**Your instructions**
Starting with the line containing "Within the list" and going on through the line containing "which is farthest from the camera?", write those lines out again, substituting "dry twig" for "bare twig" and keeping everything else the same.

**Records from a dataset**
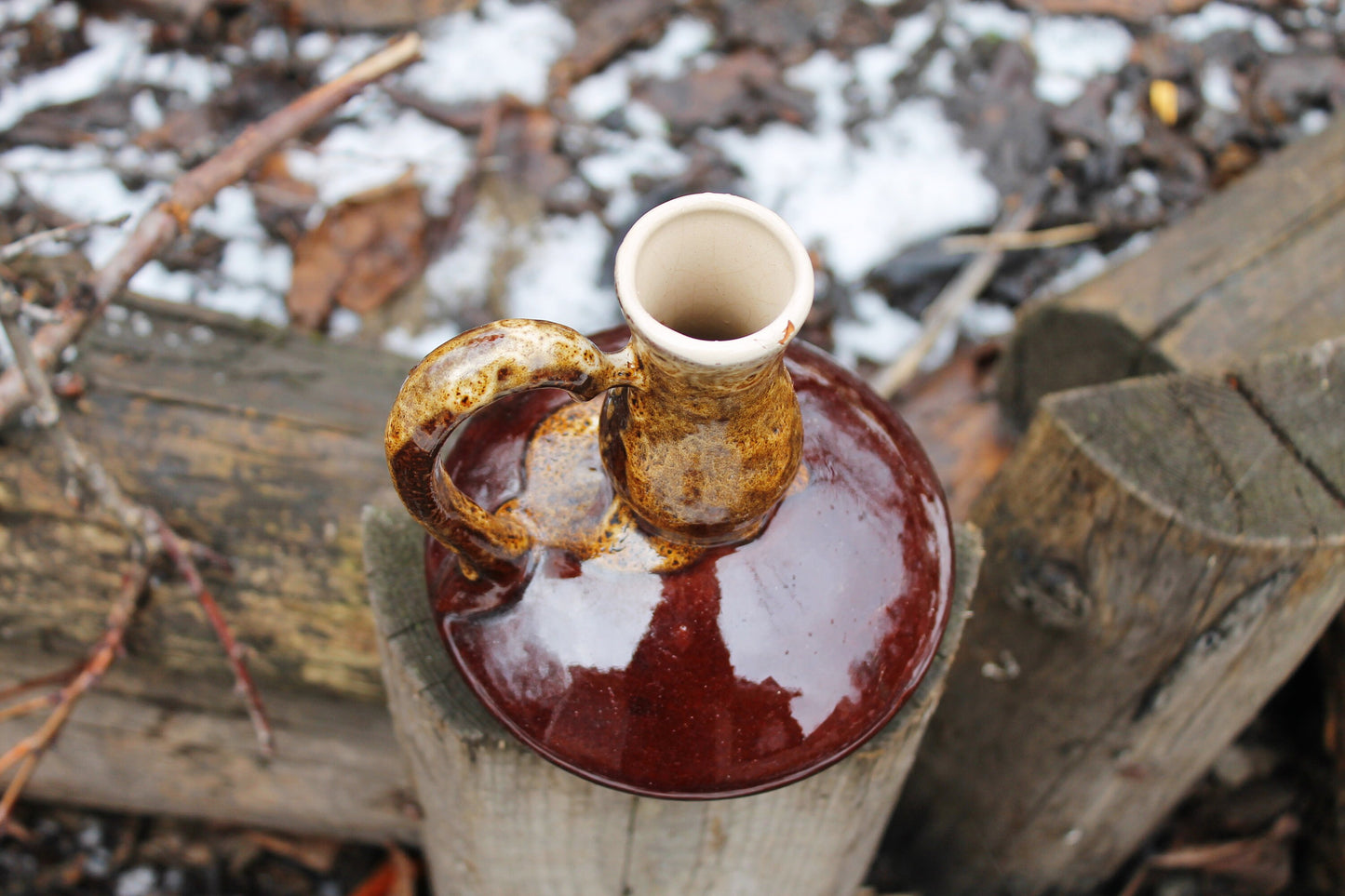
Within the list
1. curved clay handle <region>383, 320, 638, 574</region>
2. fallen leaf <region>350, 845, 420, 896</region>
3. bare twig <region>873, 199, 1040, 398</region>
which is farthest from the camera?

==

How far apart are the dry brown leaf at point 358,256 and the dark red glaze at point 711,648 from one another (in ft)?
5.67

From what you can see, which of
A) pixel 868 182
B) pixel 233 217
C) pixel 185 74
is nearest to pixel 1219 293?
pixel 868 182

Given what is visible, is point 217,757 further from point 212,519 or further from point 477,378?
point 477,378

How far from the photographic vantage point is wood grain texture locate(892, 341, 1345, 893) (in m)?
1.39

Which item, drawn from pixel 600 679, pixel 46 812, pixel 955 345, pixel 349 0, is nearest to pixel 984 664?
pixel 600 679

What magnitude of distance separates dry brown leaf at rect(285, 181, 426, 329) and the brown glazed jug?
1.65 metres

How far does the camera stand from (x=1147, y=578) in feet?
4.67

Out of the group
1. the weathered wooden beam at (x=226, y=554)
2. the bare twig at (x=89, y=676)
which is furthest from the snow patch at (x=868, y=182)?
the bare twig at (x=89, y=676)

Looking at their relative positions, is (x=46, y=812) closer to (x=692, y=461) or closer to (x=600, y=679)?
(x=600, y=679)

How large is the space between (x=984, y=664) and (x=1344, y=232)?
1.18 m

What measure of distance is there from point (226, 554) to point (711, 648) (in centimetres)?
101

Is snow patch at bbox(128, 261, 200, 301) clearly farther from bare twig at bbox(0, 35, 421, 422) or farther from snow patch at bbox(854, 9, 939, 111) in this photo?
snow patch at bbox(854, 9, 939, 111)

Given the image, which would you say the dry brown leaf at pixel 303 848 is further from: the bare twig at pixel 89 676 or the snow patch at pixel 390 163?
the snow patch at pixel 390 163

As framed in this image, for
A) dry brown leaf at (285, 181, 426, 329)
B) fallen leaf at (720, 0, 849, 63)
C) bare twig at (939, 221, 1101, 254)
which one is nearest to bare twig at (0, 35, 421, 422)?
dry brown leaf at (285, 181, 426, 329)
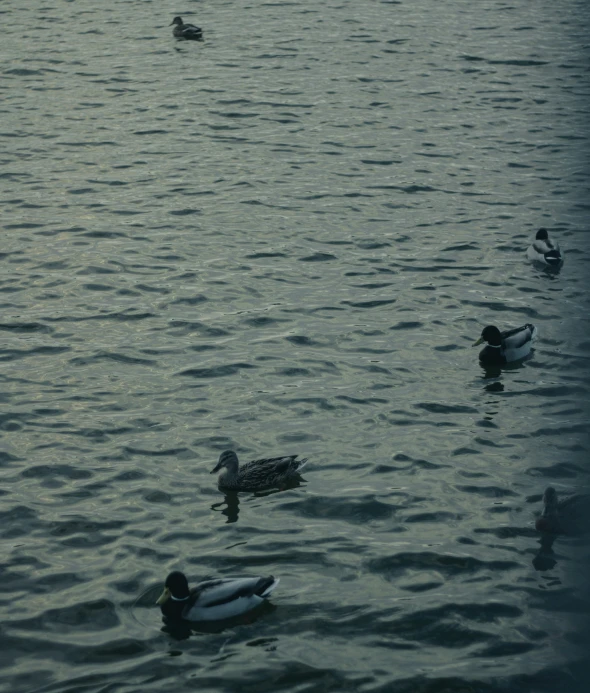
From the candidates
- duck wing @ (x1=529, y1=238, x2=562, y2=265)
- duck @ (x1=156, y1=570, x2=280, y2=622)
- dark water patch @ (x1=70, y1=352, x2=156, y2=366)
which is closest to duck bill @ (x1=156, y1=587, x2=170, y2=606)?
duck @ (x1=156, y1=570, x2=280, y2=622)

---

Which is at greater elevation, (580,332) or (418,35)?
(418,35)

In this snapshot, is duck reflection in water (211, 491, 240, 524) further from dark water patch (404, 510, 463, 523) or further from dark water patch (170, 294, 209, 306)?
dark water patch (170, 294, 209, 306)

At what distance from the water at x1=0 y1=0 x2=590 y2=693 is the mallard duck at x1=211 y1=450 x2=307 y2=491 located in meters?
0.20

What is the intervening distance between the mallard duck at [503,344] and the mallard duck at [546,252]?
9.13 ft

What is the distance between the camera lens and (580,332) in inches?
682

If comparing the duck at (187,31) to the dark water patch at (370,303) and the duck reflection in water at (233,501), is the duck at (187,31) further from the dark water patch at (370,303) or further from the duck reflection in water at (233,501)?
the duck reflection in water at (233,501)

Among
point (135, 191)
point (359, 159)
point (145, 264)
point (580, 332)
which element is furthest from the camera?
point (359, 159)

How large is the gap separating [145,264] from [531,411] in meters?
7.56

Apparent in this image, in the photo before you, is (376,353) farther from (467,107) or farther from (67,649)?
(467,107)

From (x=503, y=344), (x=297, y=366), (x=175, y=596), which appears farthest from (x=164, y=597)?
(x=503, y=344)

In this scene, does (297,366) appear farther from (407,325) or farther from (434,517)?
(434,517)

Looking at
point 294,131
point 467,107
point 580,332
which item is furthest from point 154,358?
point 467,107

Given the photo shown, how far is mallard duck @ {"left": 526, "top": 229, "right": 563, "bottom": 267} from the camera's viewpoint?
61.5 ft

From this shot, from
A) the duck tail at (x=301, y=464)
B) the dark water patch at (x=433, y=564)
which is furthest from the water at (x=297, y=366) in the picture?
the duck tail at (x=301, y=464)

**Task output**
Within the list
1. curved clay handle <region>383, 320, 638, 574</region>
2. fallen leaf <region>350, 845, 420, 896</region>
3. dry twig <region>873, 199, 1040, 398</region>
which is farthest from the camera?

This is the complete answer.